◆ Job a
In the records, switch "nearest" to "closest", beginning at the line that has "Going by this" and stopping after the line that has "1604 centimetres". Keep everything else unchanged and leave the pictures out.

◆ Text block

******************************

- Contributed byÌý
- Doddridge
- People in story:Ìý
- Ken Joyce
- Location of story:Ìý
- Lincolnshire and Normandy
- Background to story:Ìý
- Army
- Article ID:Ìý
- A2866665
- Contributed on:Ìý
- 26 July 2004
I left Carre’s Grammar School Sleaford, which is in Lincolnshire at the age of 16½, the year that war was declared, in the September.
I then found employment with the local County Council Architect’s Department as a Junior Draughtsman and stayed there until I was called up in August 1942.
Sometime, I think it was during1941, I had cycled home for lunch, and halfway back on my return journey the air raid sirens sounded. I decided that the best course of action was to cycle on to the office and get under cover.
The County Council Offices were a large three storey building on the outskirts of the town, overlooking open countryside and the Architects worked on the top floor. On arriving at the Office, I ran up the stairs, (No lifts in those days), and as I approached the third floor landing I heard a terrible noise of the engine of a low flying aircraft. There was nobody else in the office so I dashed to the front window and saw a German bomber at roof top level and it seemed to be coming straight towards my window. This all took place in seconds, as at the same time as I looked out of the window almighty hell broke loose, as the aircraft gunner fired into an army camp situated in the grounds of a Manor House nearby and the army returned fire with their own machine gun. It was all over in a flash, the plane more or less went straight over the top of my window and I understand it then went on to Grantham and bombed a factory in the town.

******************************

◆ Information given
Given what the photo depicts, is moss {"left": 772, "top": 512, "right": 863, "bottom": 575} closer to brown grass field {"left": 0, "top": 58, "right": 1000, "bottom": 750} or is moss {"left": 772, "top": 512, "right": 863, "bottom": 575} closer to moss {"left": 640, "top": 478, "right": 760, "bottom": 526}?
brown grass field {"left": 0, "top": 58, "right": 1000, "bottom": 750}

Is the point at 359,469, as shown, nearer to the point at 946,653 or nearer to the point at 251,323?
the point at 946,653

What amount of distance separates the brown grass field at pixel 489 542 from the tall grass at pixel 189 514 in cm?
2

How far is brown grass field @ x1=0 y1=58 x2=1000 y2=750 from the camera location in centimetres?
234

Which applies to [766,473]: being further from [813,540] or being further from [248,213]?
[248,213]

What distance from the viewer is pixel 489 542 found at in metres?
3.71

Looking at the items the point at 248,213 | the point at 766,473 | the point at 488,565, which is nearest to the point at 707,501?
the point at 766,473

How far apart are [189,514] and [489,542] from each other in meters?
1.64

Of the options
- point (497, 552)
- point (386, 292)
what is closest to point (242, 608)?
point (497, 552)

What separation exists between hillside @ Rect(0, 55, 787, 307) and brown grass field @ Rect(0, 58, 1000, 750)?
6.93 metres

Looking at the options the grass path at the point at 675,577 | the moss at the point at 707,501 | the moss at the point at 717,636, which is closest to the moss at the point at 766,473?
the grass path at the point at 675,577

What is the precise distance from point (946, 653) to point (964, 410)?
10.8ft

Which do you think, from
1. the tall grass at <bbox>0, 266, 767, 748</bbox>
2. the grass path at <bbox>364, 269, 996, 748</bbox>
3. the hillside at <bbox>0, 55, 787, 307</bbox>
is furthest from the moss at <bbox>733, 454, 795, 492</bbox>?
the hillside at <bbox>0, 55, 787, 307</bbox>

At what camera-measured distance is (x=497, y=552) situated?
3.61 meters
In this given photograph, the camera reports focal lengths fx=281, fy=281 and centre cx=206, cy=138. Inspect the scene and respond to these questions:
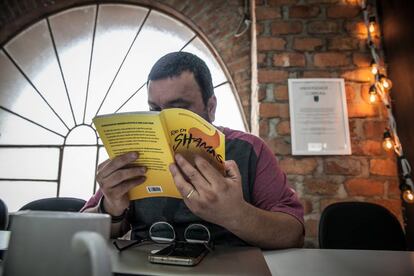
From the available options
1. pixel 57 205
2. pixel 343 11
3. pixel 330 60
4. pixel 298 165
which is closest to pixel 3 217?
pixel 57 205

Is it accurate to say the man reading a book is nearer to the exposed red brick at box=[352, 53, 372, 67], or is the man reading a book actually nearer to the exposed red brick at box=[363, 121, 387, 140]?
the exposed red brick at box=[363, 121, 387, 140]

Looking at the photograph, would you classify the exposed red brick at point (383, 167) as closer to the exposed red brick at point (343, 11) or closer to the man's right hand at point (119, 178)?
the exposed red brick at point (343, 11)

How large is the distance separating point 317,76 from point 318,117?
240 millimetres

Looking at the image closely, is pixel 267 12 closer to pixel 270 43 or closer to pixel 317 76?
pixel 270 43

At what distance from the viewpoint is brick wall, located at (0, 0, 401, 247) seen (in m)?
1.47

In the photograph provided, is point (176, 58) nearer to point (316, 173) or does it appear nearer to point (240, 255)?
point (240, 255)

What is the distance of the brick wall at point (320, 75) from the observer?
1.47 meters

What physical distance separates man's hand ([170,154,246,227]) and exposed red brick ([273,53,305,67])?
46.1 inches

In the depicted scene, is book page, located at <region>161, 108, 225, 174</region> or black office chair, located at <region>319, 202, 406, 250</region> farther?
black office chair, located at <region>319, 202, 406, 250</region>

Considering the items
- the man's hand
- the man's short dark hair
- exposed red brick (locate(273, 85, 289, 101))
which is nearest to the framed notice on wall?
exposed red brick (locate(273, 85, 289, 101))

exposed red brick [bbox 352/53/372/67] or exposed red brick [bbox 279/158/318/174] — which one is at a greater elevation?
exposed red brick [bbox 352/53/372/67]

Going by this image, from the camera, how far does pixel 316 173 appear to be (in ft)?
4.91

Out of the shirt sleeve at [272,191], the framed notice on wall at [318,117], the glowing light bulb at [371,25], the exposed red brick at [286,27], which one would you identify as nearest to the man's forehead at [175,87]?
the shirt sleeve at [272,191]

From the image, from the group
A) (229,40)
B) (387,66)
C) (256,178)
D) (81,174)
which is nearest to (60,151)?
(81,174)
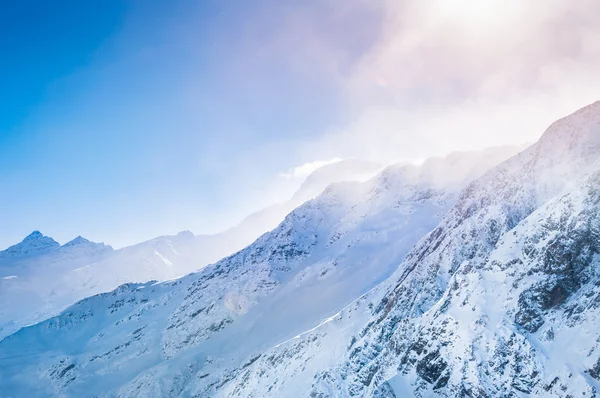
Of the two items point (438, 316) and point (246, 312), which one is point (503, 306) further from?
point (246, 312)

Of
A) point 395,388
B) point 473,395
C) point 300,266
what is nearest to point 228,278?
point 300,266

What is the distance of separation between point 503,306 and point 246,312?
11974 cm

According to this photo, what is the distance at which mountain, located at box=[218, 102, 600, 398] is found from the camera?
1591 inches

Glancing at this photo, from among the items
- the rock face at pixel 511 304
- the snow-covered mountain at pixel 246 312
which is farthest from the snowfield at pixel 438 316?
the snow-covered mountain at pixel 246 312

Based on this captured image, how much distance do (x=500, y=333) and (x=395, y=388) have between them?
1604 centimetres

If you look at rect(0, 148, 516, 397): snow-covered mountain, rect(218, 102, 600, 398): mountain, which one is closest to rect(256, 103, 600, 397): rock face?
rect(218, 102, 600, 398): mountain

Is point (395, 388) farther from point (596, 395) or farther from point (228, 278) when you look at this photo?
point (228, 278)

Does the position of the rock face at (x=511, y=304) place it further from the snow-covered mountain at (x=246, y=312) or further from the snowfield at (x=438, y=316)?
the snow-covered mountain at (x=246, y=312)

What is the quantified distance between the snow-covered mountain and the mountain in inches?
1100

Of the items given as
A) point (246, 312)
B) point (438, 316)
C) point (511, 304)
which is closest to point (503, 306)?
point (511, 304)

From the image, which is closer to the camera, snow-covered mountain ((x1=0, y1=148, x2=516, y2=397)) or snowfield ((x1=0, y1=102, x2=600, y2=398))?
snowfield ((x1=0, y1=102, x2=600, y2=398))

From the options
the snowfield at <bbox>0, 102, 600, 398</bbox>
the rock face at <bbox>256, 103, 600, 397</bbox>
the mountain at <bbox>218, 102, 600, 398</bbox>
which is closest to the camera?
the rock face at <bbox>256, 103, 600, 397</bbox>

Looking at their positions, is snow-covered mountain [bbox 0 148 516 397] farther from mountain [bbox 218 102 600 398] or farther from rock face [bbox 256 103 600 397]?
rock face [bbox 256 103 600 397]

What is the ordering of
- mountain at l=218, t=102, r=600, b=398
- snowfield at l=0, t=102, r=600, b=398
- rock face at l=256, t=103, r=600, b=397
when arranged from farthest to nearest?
1. snowfield at l=0, t=102, r=600, b=398
2. mountain at l=218, t=102, r=600, b=398
3. rock face at l=256, t=103, r=600, b=397
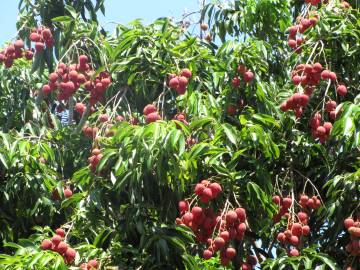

******************************

◆ Job b
Answer these from the Lincolnshire wartime story:
(i) What post did the writer take at the County Council Architect's Department?
(ii) In what month and year was the writer called up?
(iii) Where did the German bomber go after passing the office window?

◆ Exercise result a
Going by this image, from the camera, how far does pixel 316 173 appear to be (in ft)?
4.91

Out of the shirt sleeve at [272,191], the framed notice on wall at [318,117], the glowing light bulb at [371,25], the exposed red brick at [286,27], which one would you identify as closest to the man's forehead at [175,87]?
the shirt sleeve at [272,191]

From the image, from the group
A) (229,40)
B) (387,66)
C) (256,178)
D) (81,174)
which is closest to (60,151)?
(81,174)
Of the two items point (438, 316) and point (246, 312), which one is point (503, 306) further from?
point (246, 312)

Of
A) point 395,388
B) point 473,395
C) point 300,266
what is closest to point 228,278?
point 300,266

What is the distance of separation between point 503,306 and point 246,312?
11974 cm

According to this photo, what is the distance at which mountain, located at box=[218, 102, 600, 398] is found from the camera?
1591 inches

Glancing at this photo, from among the items
- the rock face at pixel 511 304
- the snow-covered mountain at pixel 246 312
which is farthest from the snowfield at pixel 438 316?
the snow-covered mountain at pixel 246 312

Based on this captured image, how much distance do (x=500, y=333) and (x=395, y=388) have between them?
1604 centimetres

◆ Exercise result b
(i) Junior Draughtsman.
(ii) August 1942.
(iii) It went on to Grantham and bombed a factory in the town.